Try it » Beginning at the line containing "Heerlijke middernacht cake" and continuing to the end of the records below, give each line again exactly as it stands, and only those lines.

━━━━━━

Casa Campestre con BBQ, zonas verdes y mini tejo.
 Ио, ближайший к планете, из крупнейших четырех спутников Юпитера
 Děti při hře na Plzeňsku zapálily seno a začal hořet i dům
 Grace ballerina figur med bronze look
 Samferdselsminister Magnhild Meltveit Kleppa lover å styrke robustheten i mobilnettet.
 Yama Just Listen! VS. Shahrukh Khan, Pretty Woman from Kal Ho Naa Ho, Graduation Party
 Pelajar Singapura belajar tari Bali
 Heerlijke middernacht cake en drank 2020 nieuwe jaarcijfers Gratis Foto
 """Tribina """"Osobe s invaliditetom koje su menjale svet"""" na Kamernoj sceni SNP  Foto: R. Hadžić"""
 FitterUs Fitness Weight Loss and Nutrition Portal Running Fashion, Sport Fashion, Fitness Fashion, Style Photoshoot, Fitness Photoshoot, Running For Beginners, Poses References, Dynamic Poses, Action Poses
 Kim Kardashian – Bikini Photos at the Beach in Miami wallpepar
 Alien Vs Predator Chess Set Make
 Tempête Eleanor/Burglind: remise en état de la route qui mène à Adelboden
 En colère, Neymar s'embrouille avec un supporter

━━━━━━

Completed exercise »
 Heerlijke middernacht cake en drank 2020 nieuwe jaarcijfers Gratis Foto
 """Tribina """"Osobe s invaliditetom koje su menjale svet"""" na Kamernoj sceni SNP  Foto: R. Hadžić"""
 FitterUs Fitness Weight Loss and Nutrition Portal Running Fashion, Sport Fashion, Fitness Fashion, Style Photoshoot, Fitness Photoshoot, Running For Beginners, Poses References, Dynamic Poses, Action Poses
 Kim Kardashian – Bikini Photos at the Beach in Miami wallpepar
 Alien Vs Predator Chess Set Make
 Tempête Eleanor/Burglind: remise en état de la route qui mène à Adelboden
 En colère, Neymar s'embrouille avec un supporter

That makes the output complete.